● Work to complete
Retype, exactly as they stand, the lines from the start of the data to the line that contains "content_type: application/x-javascript; charset=utf-8", both ends included. Leave the pictures out.

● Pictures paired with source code
=== Section Start ===
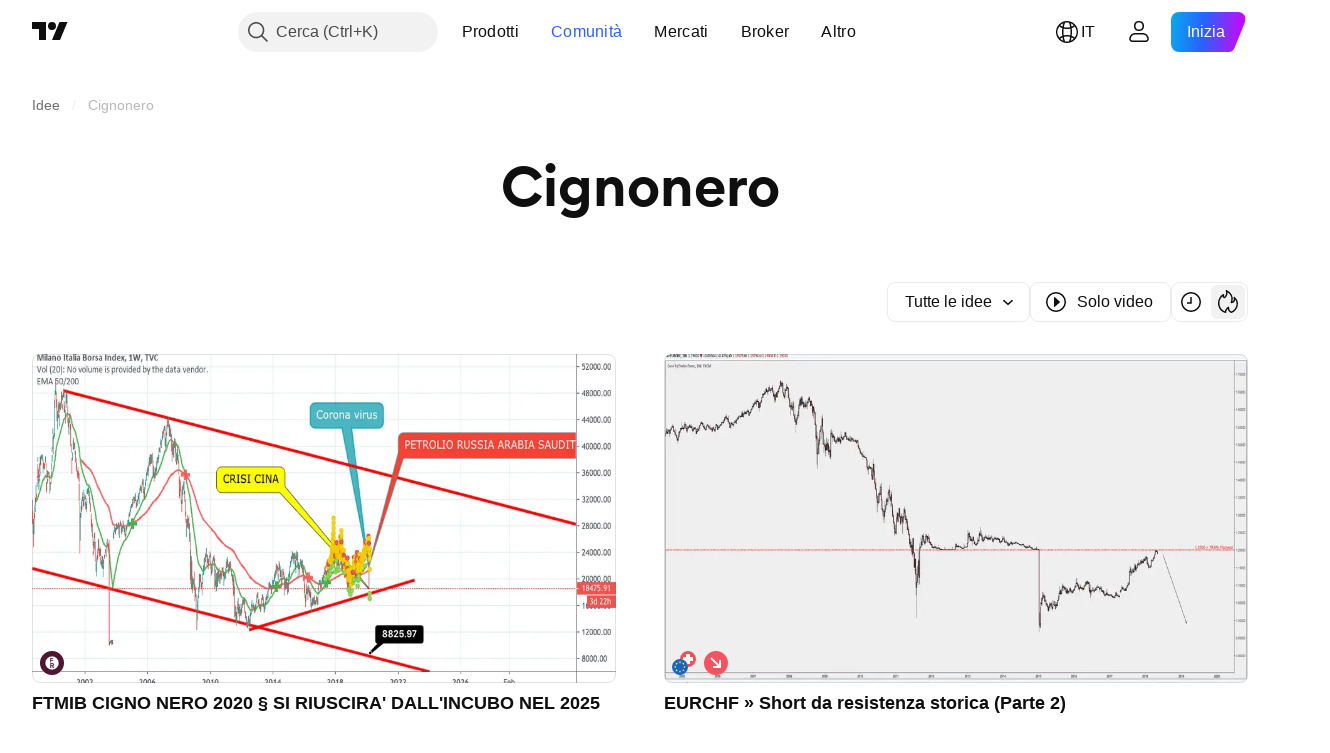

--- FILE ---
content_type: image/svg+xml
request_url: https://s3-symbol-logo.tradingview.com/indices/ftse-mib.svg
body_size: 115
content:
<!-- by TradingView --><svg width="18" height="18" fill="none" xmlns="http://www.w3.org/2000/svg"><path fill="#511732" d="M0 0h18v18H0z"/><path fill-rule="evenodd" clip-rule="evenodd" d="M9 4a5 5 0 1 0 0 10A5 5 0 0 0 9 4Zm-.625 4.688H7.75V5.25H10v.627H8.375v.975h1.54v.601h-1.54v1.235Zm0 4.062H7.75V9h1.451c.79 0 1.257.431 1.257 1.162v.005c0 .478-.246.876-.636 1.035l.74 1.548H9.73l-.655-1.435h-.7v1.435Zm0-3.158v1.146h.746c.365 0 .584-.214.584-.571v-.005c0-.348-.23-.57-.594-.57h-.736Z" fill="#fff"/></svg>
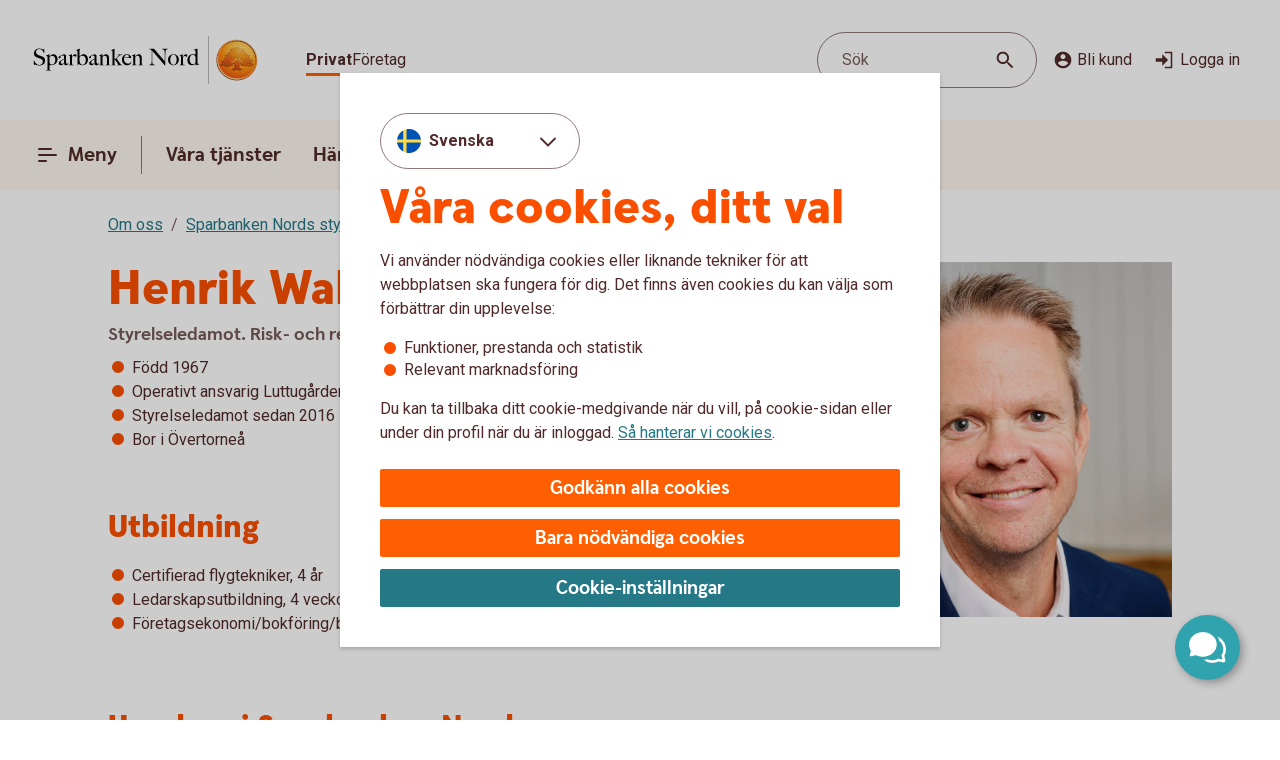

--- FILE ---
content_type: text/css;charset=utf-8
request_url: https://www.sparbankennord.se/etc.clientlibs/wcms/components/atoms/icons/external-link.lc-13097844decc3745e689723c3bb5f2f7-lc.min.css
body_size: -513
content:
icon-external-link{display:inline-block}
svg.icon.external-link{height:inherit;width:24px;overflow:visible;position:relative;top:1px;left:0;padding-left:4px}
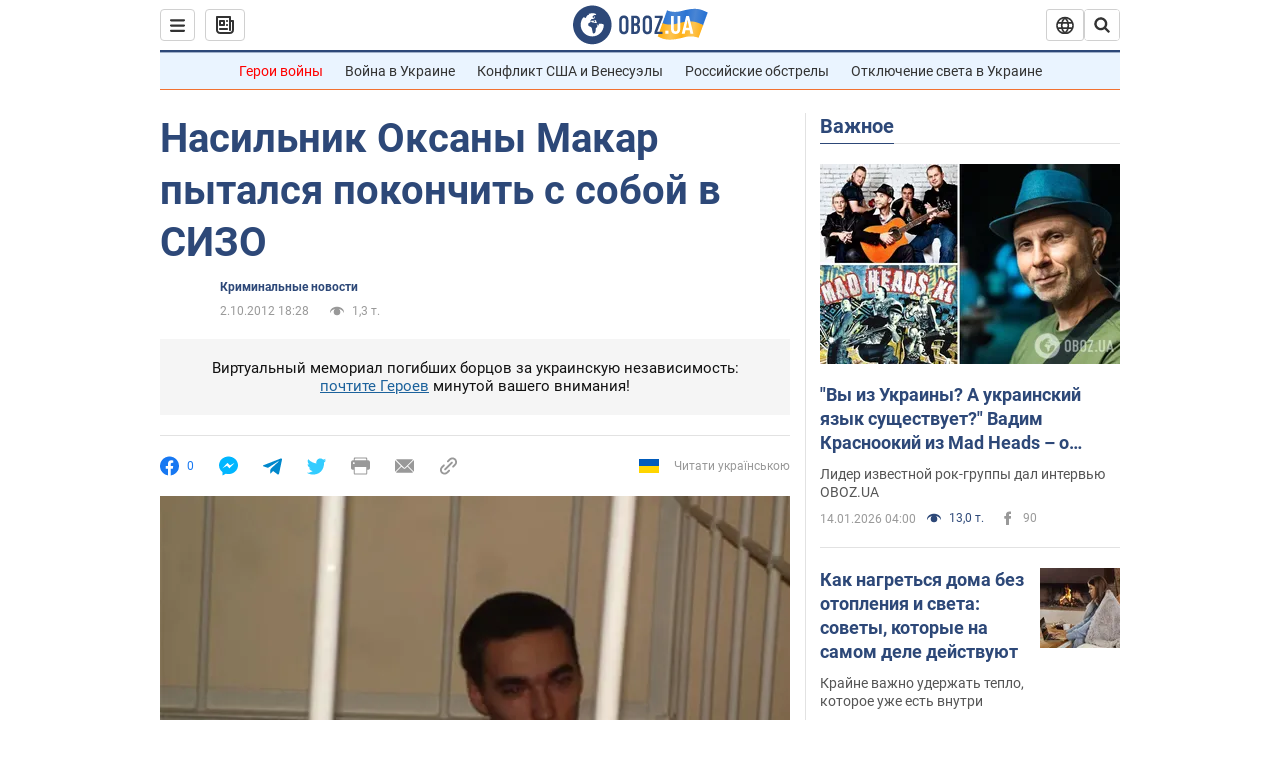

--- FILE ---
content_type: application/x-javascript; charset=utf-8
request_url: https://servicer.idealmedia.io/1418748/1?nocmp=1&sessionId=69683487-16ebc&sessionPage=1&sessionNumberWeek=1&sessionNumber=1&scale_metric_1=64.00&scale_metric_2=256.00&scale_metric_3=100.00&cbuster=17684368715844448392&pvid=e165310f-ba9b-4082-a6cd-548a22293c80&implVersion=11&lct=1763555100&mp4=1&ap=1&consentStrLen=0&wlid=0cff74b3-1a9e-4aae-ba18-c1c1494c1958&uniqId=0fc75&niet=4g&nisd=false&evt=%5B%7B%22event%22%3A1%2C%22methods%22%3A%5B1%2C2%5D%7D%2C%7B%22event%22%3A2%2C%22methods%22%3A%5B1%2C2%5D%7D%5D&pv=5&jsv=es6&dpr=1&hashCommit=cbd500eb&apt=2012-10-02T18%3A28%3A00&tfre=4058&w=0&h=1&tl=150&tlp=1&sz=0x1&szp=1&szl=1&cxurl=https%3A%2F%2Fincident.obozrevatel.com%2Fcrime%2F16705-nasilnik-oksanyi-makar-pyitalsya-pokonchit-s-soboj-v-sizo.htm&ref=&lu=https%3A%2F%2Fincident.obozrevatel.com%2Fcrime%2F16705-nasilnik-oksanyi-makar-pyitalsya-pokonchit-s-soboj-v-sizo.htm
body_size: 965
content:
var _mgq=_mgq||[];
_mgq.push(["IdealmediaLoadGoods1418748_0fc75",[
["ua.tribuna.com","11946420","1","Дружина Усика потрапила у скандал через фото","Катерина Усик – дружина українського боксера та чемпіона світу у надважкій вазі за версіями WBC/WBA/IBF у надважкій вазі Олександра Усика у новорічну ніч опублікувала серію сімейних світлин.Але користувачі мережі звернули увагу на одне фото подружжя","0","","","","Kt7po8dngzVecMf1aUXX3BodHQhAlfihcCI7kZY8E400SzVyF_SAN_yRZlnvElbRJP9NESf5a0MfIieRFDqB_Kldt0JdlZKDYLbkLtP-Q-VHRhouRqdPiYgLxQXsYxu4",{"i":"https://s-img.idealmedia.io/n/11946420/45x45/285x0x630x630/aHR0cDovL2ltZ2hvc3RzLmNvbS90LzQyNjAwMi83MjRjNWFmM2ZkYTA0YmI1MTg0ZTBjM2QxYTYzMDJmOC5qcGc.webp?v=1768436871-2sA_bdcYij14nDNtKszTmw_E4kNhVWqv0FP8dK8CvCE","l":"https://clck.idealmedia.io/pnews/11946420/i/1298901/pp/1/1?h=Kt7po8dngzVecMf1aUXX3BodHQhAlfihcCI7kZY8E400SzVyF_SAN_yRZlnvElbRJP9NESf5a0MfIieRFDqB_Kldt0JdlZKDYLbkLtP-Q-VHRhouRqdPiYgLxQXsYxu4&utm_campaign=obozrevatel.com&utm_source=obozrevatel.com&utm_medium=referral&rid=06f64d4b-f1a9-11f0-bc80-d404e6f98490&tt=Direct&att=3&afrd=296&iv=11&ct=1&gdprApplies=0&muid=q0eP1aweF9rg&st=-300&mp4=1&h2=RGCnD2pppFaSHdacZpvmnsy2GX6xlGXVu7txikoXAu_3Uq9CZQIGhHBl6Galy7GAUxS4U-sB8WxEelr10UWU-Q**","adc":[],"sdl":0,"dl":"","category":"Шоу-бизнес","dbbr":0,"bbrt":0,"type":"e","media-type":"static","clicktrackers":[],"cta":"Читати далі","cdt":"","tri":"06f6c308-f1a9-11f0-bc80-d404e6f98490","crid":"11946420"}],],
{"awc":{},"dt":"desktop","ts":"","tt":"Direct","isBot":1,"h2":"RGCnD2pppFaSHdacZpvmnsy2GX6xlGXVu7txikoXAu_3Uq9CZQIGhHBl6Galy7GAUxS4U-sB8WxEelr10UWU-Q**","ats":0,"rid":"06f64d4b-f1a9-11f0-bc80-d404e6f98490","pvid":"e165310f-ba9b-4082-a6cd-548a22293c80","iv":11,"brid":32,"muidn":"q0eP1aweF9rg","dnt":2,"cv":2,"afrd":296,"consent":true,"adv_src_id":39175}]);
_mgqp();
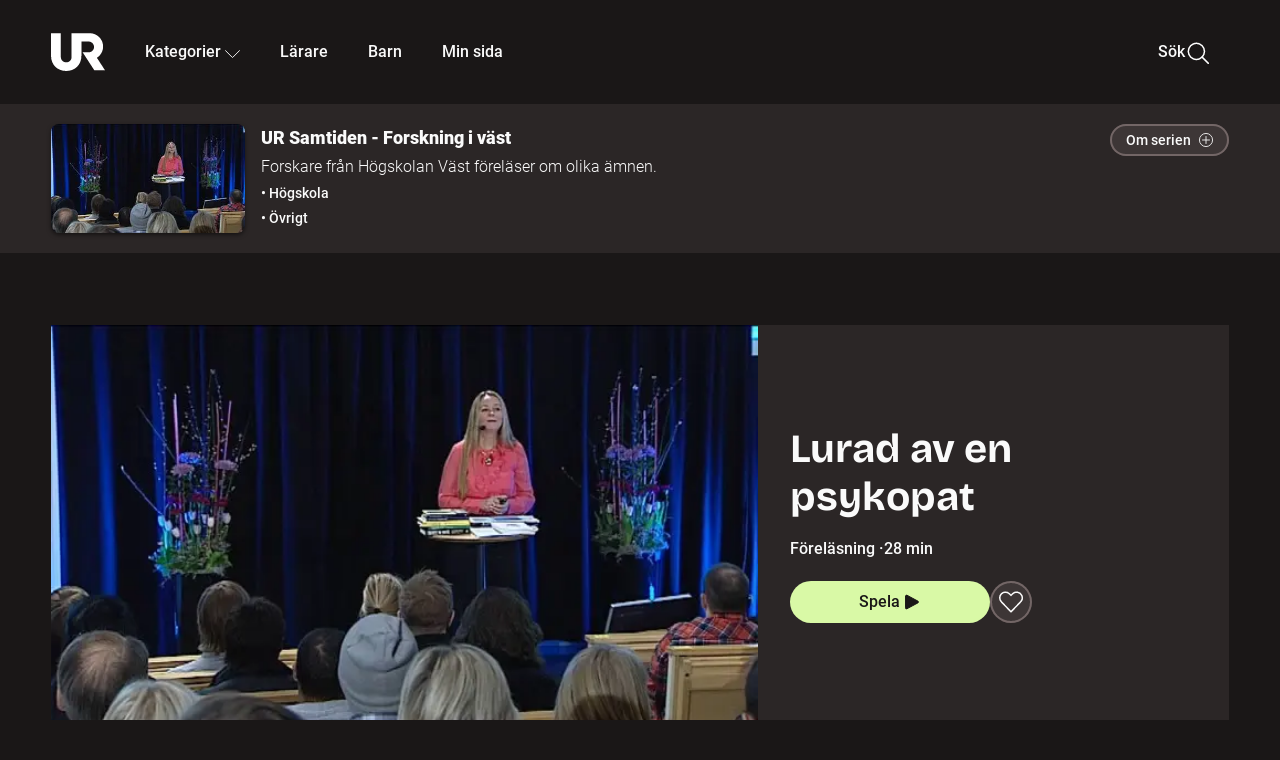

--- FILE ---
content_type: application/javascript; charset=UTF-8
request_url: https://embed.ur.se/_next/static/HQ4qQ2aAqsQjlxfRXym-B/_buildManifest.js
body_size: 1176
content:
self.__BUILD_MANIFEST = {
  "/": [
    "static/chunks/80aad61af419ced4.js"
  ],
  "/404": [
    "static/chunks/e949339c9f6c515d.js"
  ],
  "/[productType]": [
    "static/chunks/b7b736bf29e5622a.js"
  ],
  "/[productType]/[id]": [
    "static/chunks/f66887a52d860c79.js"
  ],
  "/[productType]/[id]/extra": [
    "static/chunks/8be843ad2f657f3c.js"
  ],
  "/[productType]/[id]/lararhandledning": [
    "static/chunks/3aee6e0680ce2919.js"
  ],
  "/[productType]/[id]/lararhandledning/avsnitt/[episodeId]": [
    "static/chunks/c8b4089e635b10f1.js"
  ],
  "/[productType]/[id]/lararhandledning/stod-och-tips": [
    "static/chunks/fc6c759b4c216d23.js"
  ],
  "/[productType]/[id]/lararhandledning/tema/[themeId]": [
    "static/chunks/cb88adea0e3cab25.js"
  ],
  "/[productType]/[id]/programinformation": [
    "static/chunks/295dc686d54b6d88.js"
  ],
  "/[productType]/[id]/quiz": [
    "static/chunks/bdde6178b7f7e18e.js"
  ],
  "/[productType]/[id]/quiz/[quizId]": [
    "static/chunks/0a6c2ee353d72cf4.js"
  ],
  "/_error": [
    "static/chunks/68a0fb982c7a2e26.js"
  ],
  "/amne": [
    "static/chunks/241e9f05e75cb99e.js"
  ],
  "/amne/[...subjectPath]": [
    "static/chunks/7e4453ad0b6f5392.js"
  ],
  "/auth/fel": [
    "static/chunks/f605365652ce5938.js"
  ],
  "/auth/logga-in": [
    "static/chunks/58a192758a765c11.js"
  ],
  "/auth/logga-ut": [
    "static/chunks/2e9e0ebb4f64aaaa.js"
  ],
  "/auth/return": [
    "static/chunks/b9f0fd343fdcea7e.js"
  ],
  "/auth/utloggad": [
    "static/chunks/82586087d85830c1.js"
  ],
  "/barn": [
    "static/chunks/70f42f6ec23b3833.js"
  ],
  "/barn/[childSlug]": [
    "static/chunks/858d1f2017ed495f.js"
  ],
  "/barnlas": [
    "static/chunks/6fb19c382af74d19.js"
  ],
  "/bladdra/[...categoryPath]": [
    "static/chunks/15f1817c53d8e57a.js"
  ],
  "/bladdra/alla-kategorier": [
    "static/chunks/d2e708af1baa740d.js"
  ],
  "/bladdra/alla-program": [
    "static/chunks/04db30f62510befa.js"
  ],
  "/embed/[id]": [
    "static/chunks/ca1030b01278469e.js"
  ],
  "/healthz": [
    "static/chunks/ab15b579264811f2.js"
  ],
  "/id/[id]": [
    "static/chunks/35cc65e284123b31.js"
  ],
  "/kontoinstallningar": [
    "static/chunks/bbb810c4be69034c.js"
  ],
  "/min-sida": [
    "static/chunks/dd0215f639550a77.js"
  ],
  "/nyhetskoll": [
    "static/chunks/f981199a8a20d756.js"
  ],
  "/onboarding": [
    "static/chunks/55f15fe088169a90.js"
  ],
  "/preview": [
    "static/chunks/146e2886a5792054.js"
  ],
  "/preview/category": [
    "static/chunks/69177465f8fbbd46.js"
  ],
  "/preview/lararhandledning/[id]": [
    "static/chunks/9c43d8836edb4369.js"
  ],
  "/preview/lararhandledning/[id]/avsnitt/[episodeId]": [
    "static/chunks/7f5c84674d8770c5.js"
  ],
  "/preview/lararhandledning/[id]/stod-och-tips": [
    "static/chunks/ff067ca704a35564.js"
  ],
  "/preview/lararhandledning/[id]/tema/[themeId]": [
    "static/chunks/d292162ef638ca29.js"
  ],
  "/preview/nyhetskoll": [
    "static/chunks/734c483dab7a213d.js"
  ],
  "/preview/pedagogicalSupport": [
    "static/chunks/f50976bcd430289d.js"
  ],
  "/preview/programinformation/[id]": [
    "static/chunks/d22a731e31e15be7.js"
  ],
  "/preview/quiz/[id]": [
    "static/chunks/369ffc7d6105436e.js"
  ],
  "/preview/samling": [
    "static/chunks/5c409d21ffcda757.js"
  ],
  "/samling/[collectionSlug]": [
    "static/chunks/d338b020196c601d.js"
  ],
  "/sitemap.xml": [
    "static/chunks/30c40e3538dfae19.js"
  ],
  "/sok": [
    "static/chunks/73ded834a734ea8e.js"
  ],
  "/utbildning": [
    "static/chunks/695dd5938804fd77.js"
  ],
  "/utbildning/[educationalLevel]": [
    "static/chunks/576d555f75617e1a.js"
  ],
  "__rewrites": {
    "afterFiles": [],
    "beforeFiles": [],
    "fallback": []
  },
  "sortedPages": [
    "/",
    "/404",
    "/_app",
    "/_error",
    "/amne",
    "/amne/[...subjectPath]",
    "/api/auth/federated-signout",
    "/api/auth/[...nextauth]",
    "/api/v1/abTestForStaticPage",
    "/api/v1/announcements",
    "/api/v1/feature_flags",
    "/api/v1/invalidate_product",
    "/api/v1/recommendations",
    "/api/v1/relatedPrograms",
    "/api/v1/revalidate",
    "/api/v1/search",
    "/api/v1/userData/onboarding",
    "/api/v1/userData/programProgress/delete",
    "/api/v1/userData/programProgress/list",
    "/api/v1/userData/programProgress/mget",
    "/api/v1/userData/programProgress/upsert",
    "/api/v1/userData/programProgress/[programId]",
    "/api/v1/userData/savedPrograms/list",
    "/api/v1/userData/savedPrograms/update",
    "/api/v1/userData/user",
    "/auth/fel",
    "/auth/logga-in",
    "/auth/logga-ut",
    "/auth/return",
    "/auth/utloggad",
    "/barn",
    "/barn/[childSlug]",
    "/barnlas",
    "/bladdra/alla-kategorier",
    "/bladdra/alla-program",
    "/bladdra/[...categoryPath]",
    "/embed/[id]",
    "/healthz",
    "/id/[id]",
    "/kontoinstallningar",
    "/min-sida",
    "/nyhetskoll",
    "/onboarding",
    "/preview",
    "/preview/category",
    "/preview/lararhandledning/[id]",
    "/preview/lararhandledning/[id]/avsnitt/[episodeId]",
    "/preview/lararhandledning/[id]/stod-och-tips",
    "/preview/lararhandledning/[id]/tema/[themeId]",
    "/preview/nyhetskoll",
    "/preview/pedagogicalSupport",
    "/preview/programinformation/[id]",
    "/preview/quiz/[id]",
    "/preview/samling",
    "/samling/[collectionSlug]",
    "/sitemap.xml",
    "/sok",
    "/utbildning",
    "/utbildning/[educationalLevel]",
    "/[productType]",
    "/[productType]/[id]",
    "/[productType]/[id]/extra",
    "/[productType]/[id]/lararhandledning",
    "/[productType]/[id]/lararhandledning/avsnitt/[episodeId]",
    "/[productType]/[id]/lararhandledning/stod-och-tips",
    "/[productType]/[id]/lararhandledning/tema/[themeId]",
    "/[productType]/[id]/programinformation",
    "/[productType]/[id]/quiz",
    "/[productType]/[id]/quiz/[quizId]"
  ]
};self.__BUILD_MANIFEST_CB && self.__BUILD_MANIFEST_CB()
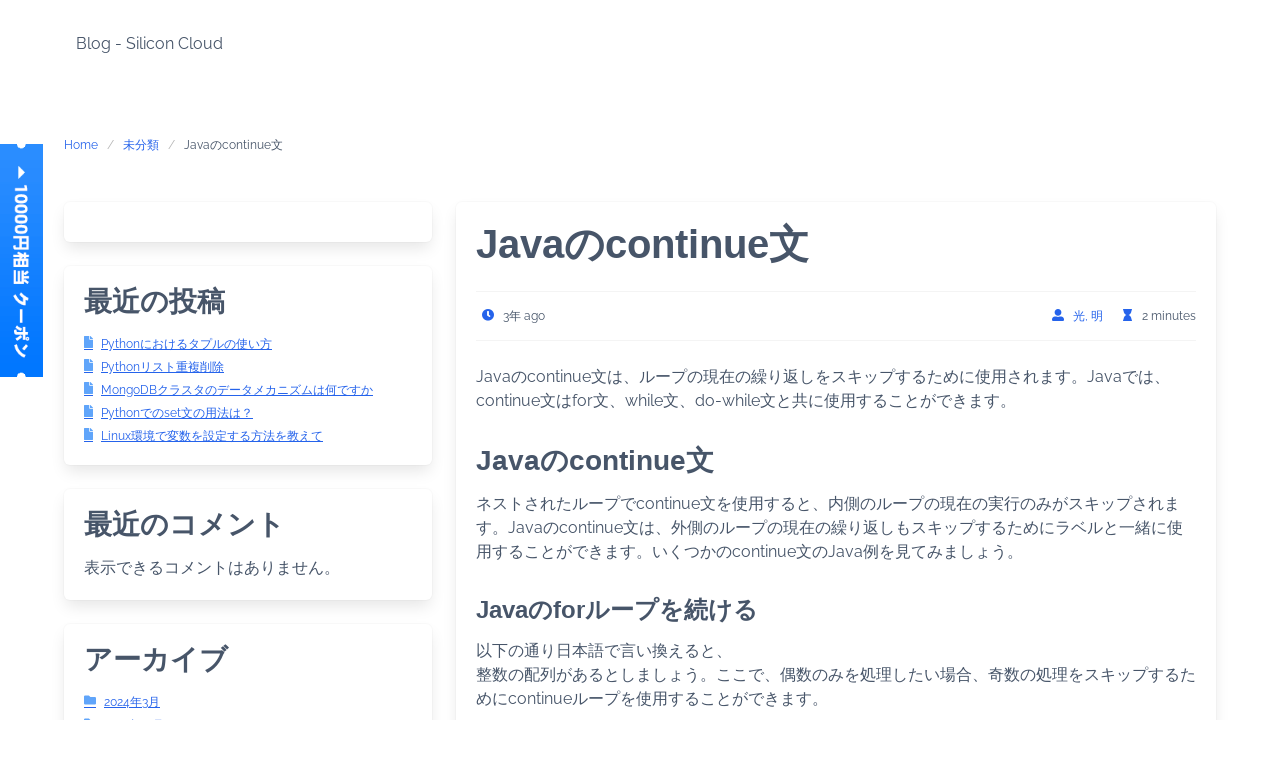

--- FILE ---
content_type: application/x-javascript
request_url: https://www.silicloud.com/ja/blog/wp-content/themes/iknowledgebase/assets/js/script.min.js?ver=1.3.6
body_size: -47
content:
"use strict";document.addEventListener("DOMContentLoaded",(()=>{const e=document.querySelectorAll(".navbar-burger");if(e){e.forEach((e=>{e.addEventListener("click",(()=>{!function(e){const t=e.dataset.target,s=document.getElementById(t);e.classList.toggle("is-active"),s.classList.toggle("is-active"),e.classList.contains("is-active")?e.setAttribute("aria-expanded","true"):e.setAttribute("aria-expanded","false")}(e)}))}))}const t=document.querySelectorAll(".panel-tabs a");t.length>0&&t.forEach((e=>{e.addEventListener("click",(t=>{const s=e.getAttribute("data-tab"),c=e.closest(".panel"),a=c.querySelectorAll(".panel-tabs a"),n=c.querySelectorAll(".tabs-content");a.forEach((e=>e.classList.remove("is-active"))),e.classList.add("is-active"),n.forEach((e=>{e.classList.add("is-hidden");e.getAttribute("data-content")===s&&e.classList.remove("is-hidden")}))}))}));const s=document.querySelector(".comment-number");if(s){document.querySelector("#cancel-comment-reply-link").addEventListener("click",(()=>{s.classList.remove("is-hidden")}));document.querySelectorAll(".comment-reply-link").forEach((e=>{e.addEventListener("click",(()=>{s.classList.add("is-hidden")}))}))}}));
=== Section End ===
● Output for this exercise
--- FILE ---
content_type: image/svg+xml
request_url: https://s3-symbol-logo.tradingview.com/indices/ftse-mib.svg
body_size: 115
content:
<!-- by TradingView --><svg width="18" height="18" fill="none" xmlns="http://www.w3.org/2000/svg"><path fill="#511732" d="M0 0h18v18H0z"/><path fill-rule="evenodd" clip-rule="evenodd" d="M9 4a5 5 0 1 0 0 10A5 5 0 0 0 9 4Zm-.625 4.688H7.75V5.25H10v.627H8.375v.975h1.54v.601h-1.54v1.235Zm0 4.062H7.75V9h1.451c.79 0 1.257.431 1.257 1.162v.005c0 .478-.246.876-.636 1.035l.74 1.548H9.73l-.655-1.435h-.7v1.435Zm0-3.158v1.146h.746c.365 0 .584-.214.584-.571v-.005c0-.348-.23-.57-.594-.57h-.736Z" fill="#fff"/></svg>

--- FILE ---
content_type: text/css;charset=utf-8
request_url: https://www.sparbankennord.se/etc.clientlibs/wcms/components/atoms/icons/external-link.lc-13097844decc3745e689723c3bb5f2f7-lc.min.css
body_size: -513
content:
icon-external-link{display:inline-block}
svg.icon.external-link{height:inherit;width:24px;overflow:visible;position:relative;top:1px;left:0;padding-left:4px}

--- FILE ---
content_type: application/x-javascript; charset=utf-8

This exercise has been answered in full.